Ao chegar ao final desse capítulo uma pergunta me persegue: qual a importância das imagens aqui apresentadas e interpretadas? Ou em outros termos, o que nos revelam essas imagens, qual a sua epifania? Primeiramente penso que tais imagens revelam de fato a existência de um imaginário religioso que permeia o universo simbólico da comunidade escolar. Constato com os dados obtidos e analisados nesse capítulo que tal imaginário religioso é fortemente marcado pelo simbolismo judaico-cristão, o que obviamente é compreensível em vista de ser esse universo religioso predominante culturalmente na formação brasileira, além da maioria dos participantes da pesquisa ter se declarada cristã, seja de confissão católica ou evangélica.

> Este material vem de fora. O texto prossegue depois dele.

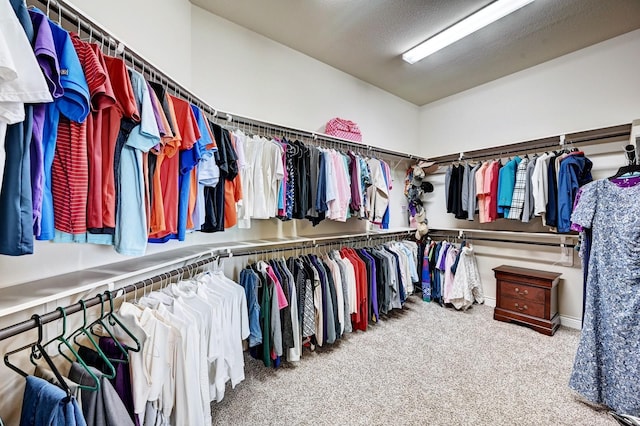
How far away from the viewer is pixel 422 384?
6.52 ft

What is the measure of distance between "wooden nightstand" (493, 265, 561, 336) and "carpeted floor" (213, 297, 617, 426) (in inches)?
5.5

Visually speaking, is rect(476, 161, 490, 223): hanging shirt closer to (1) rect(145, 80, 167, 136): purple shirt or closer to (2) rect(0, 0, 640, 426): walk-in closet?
(2) rect(0, 0, 640, 426): walk-in closet

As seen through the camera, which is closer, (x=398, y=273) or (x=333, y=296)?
(x=333, y=296)

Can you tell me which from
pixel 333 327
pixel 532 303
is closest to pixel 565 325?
pixel 532 303

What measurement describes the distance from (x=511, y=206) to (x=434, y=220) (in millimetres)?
1289

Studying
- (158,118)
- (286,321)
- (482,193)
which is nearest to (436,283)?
(482,193)

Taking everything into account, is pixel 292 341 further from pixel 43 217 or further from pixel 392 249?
pixel 43 217

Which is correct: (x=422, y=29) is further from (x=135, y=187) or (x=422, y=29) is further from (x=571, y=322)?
(x=571, y=322)

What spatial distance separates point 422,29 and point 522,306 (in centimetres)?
312

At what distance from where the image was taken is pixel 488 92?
11.9 ft

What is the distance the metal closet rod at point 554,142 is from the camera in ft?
A: 8.53

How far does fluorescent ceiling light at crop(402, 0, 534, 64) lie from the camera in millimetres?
2127

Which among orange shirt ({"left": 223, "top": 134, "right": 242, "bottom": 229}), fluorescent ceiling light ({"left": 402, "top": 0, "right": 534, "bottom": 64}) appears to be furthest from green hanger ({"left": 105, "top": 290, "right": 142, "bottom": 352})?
fluorescent ceiling light ({"left": 402, "top": 0, "right": 534, "bottom": 64})

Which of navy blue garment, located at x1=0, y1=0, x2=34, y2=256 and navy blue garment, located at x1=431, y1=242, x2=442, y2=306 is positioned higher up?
navy blue garment, located at x1=0, y1=0, x2=34, y2=256
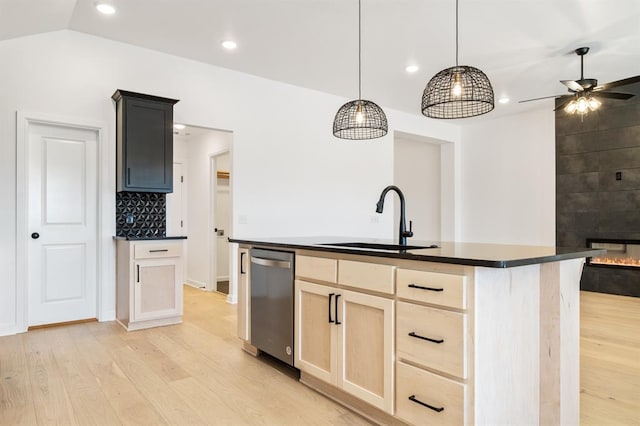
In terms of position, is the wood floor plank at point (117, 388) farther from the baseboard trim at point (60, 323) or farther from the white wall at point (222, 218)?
the white wall at point (222, 218)

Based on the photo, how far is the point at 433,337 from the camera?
1724mm

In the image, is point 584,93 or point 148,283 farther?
point 584,93

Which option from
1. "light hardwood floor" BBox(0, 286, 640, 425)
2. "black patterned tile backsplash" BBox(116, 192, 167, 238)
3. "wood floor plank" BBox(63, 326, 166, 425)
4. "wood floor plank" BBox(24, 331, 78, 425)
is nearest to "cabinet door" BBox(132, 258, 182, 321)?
"light hardwood floor" BBox(0, 286, 640, 425)

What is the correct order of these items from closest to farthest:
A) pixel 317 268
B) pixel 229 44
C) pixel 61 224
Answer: pixel 317 268 → pixel 61 224 → pixel 229 44

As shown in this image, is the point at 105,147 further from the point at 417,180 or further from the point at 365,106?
the point at 417,180

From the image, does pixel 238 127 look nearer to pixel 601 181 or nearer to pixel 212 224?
pixel 212 224

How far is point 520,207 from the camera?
701cm

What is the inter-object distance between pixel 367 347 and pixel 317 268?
548 millimetres

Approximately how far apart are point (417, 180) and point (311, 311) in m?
6.62

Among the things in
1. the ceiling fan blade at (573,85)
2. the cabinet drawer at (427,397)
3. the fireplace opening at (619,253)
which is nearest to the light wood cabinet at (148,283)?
the cabinet drawer at (427,397)

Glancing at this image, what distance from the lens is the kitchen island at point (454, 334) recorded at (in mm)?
1609

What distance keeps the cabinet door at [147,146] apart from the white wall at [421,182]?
5.14 metres

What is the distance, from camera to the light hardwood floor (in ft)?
7.02

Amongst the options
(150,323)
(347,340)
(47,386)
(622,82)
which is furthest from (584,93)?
(47,386)
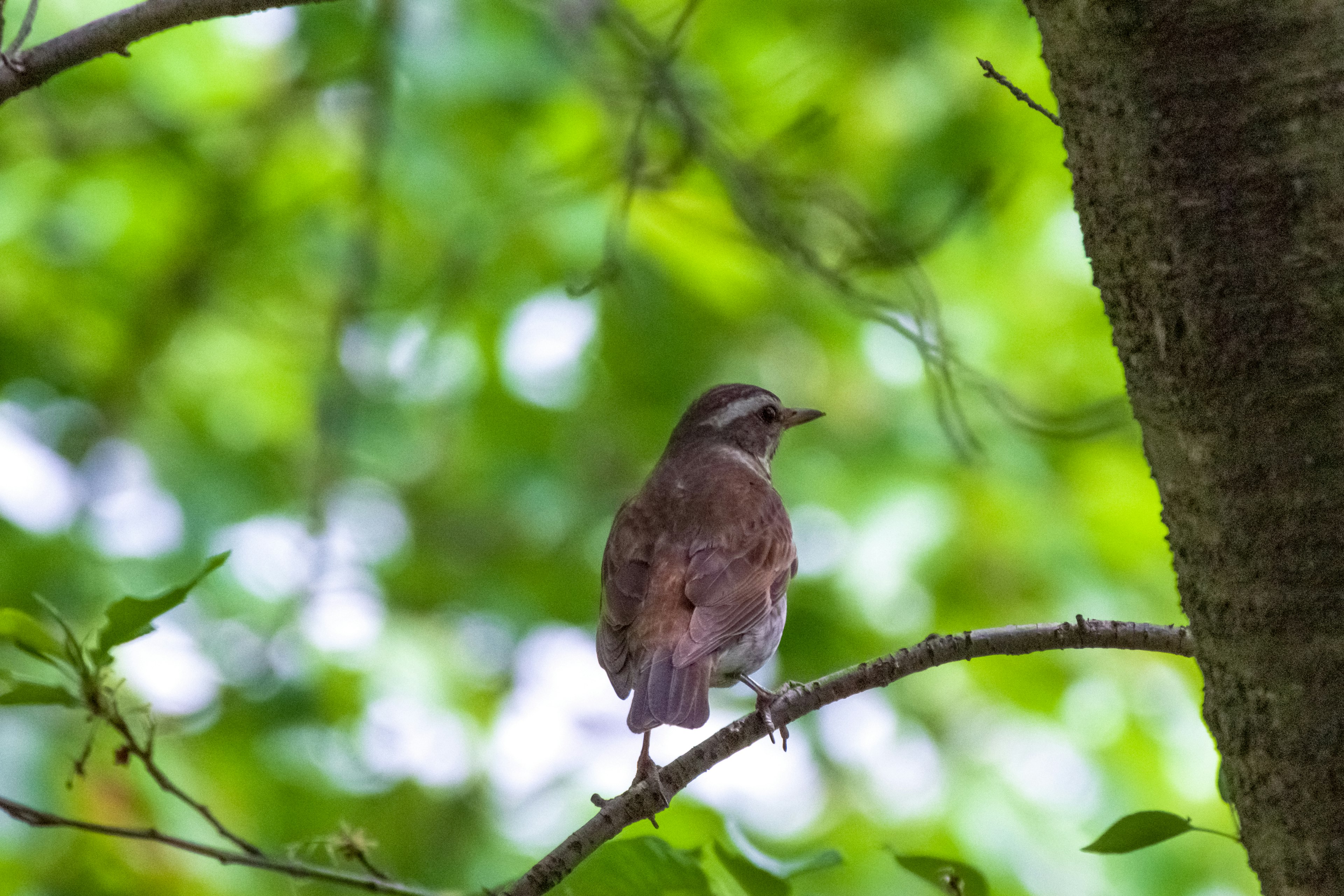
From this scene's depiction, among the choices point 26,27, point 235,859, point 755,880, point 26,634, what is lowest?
point 755,880

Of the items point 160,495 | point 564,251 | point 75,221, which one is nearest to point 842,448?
point 564,251

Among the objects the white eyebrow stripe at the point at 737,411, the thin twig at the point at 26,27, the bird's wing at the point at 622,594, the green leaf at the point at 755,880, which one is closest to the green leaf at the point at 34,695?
the thin twig at the point at 26,27

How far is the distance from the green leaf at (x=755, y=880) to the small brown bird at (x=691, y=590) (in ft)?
4.22

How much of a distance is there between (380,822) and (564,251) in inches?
123

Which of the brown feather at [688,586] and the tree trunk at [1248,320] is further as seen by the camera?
the brown feather at [688,586]

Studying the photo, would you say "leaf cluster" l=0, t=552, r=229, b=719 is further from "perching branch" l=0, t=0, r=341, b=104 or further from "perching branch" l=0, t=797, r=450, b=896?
"perching branch" l=0, t=0, r=341, b=104

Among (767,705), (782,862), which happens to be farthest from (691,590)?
(782,862)

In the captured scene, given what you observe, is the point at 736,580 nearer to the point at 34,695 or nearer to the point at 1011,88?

É surpreendente a riqueza de simbolismo explicitamente relacionado ao campo religioso e não menos surpreendente a relação que os participantes da pesquisa fizeram entre o universo escolar e o universo religioso. E a sacralidade de ambos parece residir no que torna a vida significativa, com sentido, com valores. Ensinar e aprender para “ser alguém na vida” parece ser a grande crença que alimenta a escola e a reveste de uma importância, de uma sacralidade.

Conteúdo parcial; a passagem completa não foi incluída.